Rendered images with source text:
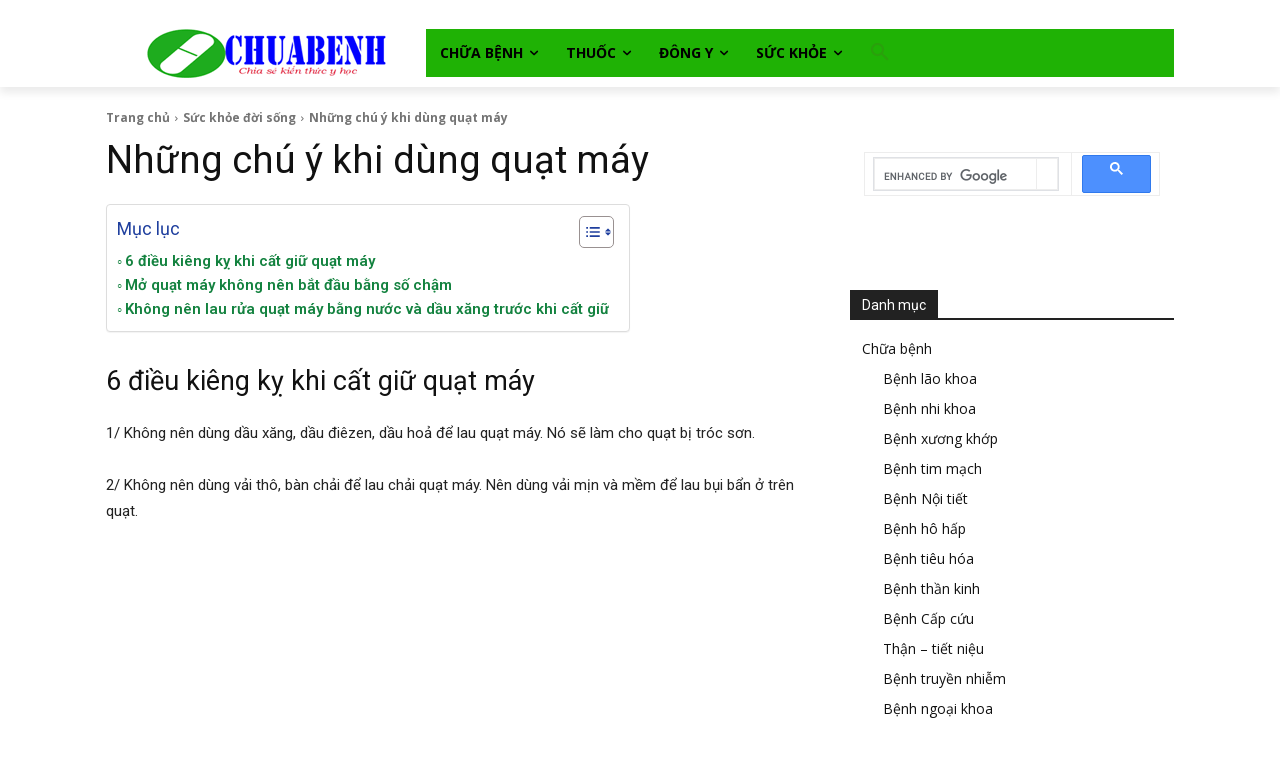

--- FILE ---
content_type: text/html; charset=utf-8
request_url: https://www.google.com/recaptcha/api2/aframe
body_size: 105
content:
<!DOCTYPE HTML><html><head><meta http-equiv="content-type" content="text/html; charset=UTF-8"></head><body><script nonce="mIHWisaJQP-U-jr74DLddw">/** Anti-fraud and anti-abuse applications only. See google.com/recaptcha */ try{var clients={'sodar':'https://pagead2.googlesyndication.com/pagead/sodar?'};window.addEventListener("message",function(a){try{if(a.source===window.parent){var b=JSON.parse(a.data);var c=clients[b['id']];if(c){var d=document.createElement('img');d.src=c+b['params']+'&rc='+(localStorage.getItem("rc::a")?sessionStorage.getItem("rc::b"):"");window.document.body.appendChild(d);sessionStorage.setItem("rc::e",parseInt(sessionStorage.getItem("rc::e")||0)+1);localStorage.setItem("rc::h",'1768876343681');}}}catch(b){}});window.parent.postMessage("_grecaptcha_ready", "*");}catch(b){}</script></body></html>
---
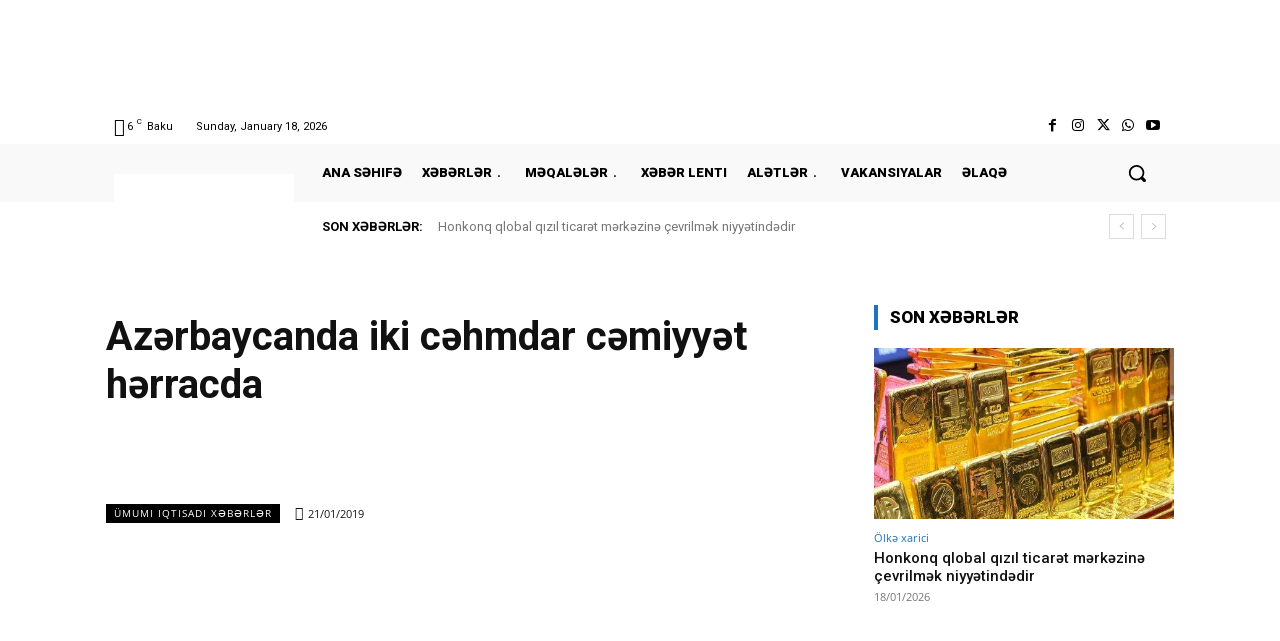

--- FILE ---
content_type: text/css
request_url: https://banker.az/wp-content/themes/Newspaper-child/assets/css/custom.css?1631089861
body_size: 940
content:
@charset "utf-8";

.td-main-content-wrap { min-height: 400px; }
* * *
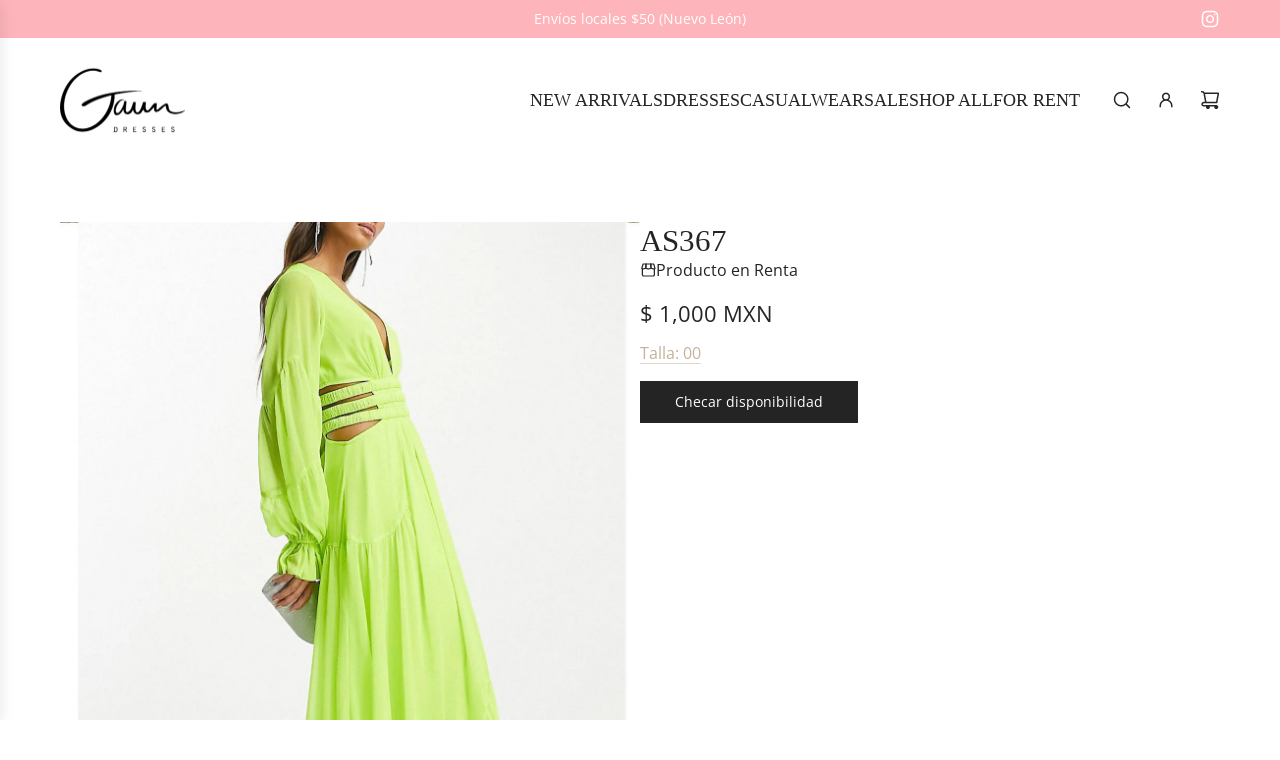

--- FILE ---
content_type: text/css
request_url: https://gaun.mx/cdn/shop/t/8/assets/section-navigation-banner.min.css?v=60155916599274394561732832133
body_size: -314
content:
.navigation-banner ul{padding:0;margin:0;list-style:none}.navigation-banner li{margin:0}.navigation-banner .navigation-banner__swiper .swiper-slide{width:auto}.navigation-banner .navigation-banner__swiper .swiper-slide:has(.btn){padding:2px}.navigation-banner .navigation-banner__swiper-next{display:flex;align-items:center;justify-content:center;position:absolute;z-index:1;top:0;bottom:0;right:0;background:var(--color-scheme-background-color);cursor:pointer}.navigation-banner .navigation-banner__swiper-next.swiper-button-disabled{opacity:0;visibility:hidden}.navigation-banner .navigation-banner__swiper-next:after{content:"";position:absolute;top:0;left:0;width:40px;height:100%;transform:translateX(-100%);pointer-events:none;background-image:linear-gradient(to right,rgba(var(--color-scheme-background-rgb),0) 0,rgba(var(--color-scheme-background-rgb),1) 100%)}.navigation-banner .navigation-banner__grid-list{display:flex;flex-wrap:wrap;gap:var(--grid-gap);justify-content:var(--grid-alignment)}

About this task: Pull out all lines of the data with the string "assets".

Reply to the exercise:
request_url: https://banker.az/wp-content/themes/Newspaper-child/assets/css/custom.css?1631089861
request_url: https://gaun.mx/cdn/shop/t/8/assets/section-navigation-banner.min.css?v=60155916599274394561732832133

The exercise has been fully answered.